**Il problema**
Prosegui, per favore, il brano sulle carceri italiane, riprendendo dopo la sua ultima frase.

Le carceri italiane affrontano una crisi senza precedenti, con sovraffollamento record e un aumento di suicidi: 88 solo nel 2024. La proposta di un indulto parziale divide il dibattito politico tra chi lo vede come soluzione emergenziale e chi teme per la certezza della pena.
Negli ultimi mesi, la situazione delle carceri italiane è diventata sempre più drammatica. I numeri parlano chiaro: il sovraffollamento ha raggiunto livelli insostenibili, con 62mila detenuti a fronte di una capienza effettiva di circa 47mila posti, e un tasso di occupazione del 133%. Nel 2024 si è registrato poi un tragico record: 88 suicidi tra i detenuti, il dato più alto mai rilevato, che si aggiunge alle 243 morti totali avvenute dietro le sbarre. A questo si sommano le condizioni di isolamento e disagio, particolarmente gravi nelle sezioni a custodia intensiva, responsabili di circa l’80% delle tragedie.
Mentre il sistema penitenziario si avvicina al collasso, il dibattito pubblico si è acceso intorno a una possibile soluzione emergenziale: l’ipotesi di un indulto parziale per i reati di minor gravità.
Cosa propone l’indulto (da non confondere con l’amnistia)
L’indulto, previsto dall’art. 174 c.p., è un provvedimento che riduce o condona parzialmente la pena inflitta, senza estinguere il reato o gli effetti penali della condanna, salvo diversa disposizione. Non deve essere confuso con l’amnistia, disciplinata dall’art. 151 c.p. e dall’art. 79 della Costituzione, che invece annulla il reato e la condanna, estinguendo sia la pena principale che quella accessoria.
La differenza principale è che l’indulto agisce sulla pena, riducendola o commutandola, mentre l’amnistia cancella il reato stesso. L’indulto può essere applicato in due forme: proprio, che riguarda pene già inflitte, e improprio, che si applica durante il processo. Entrambi sono strumenti di clemenza che rispondono a necessità politiche e di alleggerimento del sistema giudiziario e carcerario.
Per Brunetta l’indulto parziale può riumanizzare le carceri e abbattere la recidiva
A rilanciare l’argomento è stato l’intervento di Renato Brunetta, presidente del CNEL ed ex ministro di Forza Italia che, su Il Sole 24 Ore, il 28 dicembre scorso, ha sostenuto la proposta di Fabio Pinelli, vicepresidente del Consiglio Superiore della Magistratura (CSM). Pinelli, in un precedente articolo pubblicato su Avvenire, aveva sottolineato l’importanza di un accordo tra maggioranza e opposizione per riformare il sistema carcerario, proponendo, tra le altre misure, proprio quello di un indulto parziale per i detenuti condannati per reati di minor gravità.

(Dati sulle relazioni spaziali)
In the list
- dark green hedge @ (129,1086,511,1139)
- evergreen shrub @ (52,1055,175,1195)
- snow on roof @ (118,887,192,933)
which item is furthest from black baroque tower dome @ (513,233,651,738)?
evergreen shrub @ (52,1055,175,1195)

**Risposta all'esercizio**
Per Brunetta: “L’ipotesi di un indulto parziale, che coinvolga i detenuti per reati meno gravi, cioè coloro che il lavoro può recuperare alla società e il carcere può cronicizzare in professionisti criminali, realizza almeno quattro obiettivi: umanizzare le carceri, concorrere ad abbattere la recidiva, risarcire vittime e società, produrre ricchezza. Una pena così «certa» realizzerebbe i propri effetti retributivi, deterrenti e, naturalmente, rieducativi, in una visione d’insieme, la sola vincente, indirizzando la capacità punitiva dello Stato verso un obiettivo di inclusione sociale. Ma, soprattutto, non avrebbe controindicazioni politiche“.
Ministro Nordio: “Indulto incondizionato sarebbe inutile e nocivo”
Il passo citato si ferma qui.